Ive googled the hell out of this and cant find the displacement of the Stihl 031 AV chainsaws. if anyone here knows, id appriciate it.

also curious about the 041, 028, and 029 models, but specifically the 031 right now.

Thanks in advance.


----------



## Cameljoe73 (Sep 28, 2008)

031 is 48cc
041 is 61cc-72cc depending on model
028 could be 43, 47, or I can't remember the 3rd one
029 54cc or 56.5cc depending on model


----------



## biggriz86 (Sep 28, 2008)

excellent, thank you sir.


----------



## Brushwacker (Sep 28, 2008)

biggriz86 said:


> Ive googled the hell out of this and cant find the displacement of the Stihl 031 AV chainsaws. if anyone here knows, id appriciate it.
> 
> also curious about the 041, 028, and 029 models, but specifically the 031 right now.
> 
> Thanks in advance.



031=2.93 cu. in. or 48cc, 041=3.72 or 61cc, 028=2.62 or 43cc, 029=54c
Any model labled Super is slightly more displacement. You will not see an 031 super but an 032 is 3.1 or 51 cc
Do a search for Chainsaws collectors corner and find the website to get this kind of information.


----------



## biggriz86 (Sep 28, 2008)

Brushwacker said:


> 031=2.93 cu. in. or 48cc, 041=3.72 or 61cc, 028=2.62 or 43cc, 029=54c
> Any model labled Super is slightly more displacement. You will not see an 031 super but an 032 is 3.1 or 51 cc
> Do a search for Chainsaws collectors corner and find the website to get this kind of information.

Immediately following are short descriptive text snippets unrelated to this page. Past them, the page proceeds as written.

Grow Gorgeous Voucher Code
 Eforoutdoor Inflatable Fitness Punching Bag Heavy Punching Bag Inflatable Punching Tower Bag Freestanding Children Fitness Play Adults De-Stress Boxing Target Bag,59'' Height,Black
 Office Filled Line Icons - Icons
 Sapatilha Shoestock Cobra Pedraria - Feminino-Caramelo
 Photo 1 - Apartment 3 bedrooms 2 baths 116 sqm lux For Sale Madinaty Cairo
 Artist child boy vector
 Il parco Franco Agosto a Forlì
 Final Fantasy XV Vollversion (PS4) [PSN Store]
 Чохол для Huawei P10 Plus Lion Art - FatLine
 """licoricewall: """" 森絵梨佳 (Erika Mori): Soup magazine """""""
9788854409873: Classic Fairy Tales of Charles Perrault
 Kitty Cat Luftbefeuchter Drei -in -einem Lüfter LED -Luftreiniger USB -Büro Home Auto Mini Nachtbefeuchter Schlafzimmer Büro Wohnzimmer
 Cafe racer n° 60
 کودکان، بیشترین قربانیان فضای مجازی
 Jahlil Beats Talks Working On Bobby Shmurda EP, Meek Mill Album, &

HEY thanks for the kick in the right direction, that site is gold


----------



## billyjoejr (Sep 28, 2008)

Model: 031 AV 

--------------------------------------------------------------------------------
MANUFACTURED BY: STIHL ANDREAS MASCHINENFABRIK 
STUTTGART, GERMANY 
SERIES OR ASSEMBLY NUMBER: 1113 
YEAR INTRODUCED: 1971 
YEAR DISCONTINUED: 
ENGINE DISPLACEMENT: 48ccm (2.93 cu. in.) 
NUMBER OF CYLINDERS: 11 
CYLINDER BORE: 44mm (1.73 in.) 
PISTON STROKE: 32mm (1.26 in.) 
CYLINDER TYPE: Aluminum with chrome plated bore 
INTAKE METHOD: Piston ported 
MANUFACTURER ADVERTISED H.P.: 
WEIGHT : 6.6 kg (14.5 lbs.) powerhead only 
OPERATOR CONFIGURATION: One Man operation 
HANDLEBAR SYSTEM: Anti-vibration 
CHAIN BRAKE: Optional 
CLUTCH: Centrifugal 
DRIVE TYPE: Direct 
CONSTRUCTION: Die cast magnesium 
MAGNETO TYPE: Bosch flywheel magneto later series Transistorized 
CARBURETOR: Tillotson HU-3C, G series 
MAJOR REPAIR KIT: RK-14HU 
MINOR REPAIR KIT: DG-2HU 
AIR FILTER SYSTEM: Nylon mesh cartridge 
STARTER TYPE: Stihl automatic rewind 
OIL PUMP: Automatic 
OPERATING RPM: 
IGNITION TIMING: 2.0 to 2.3mm (0.008 to 0.009 in.) before TDC 
BREAKER POINT SETTING: 0.35 to 0.40mm (0.014 to 0.016 in.) 
FLYWHEEL/COIL AIR GAP: 
SPARK PLUG TYPE: Bosch WSR6F, Champion RCJ7Y 
SPARK PLUG GAP: 0.51mm (0.020 in.) 
CRANKSHAFT MAIN BEARINGS: Ball 
FUEL TANK CAPACITY: 540ml (18.25 fl. oz.) 
FUEL OIL RATIO: 40:1 with Stihl oil 
RECOMMENDED FUEL OCTANE: Regular 
MIX OIL SPECIFICATION: Stihl two-cycle chain saw mix oil 
CHAIN PITCH: 3/8 in. 
CHAIN TYPE: Stihl 
BAR MOUNT PATTERN: 
SHORTEST GUIDE BAR SUPPLIED: 35cm (14 in.) 
LONGEST GUIDE BAR SUPPLIED: 50cm (20 in.) 
COLOUR SCHEME: Grey with Orange top cover 
PAINT CODES: 
ILLUSTRATED PARTS LIST: 
SERVICE MANUAL: 

--------------------------------------------------------------------------------
COMMENTS: Model 031AVQ equipped with chain brake 

--------------------------------------------------------------------------------




from:
http://www.acresinternet.com/cscc.nsf/GasbyManufacturer?OpenView&Start=117&Count=30&Expand=121#121


and a pdf workshop manual:
Stihl 030, 031, 032 Workshop Manual- http://www.mediafire.com/?dnwykggj3jy
scanned paper copy, so it is rough.

Click on the blue 'Click here to start download...' link on left.


----------



## lwn9186 (Dec 5, 2010)

billyjoejr said:


> Model: 031 AV
> 
> --------------------------------------------------------------------------------
> MANUFACTURED BY: STIHL ANDREAS MASCHINENFABRIK
> ...


----------



## jeeptj19992001 (Dec 5, 2010)

lwn9186 said:


> billyjoejr said:
> 
> 
> > Model: 031 AV
> ...


----------



## MnSam (Dec 5, 2010)

Just curious, why do you want to know? Own or looking or what.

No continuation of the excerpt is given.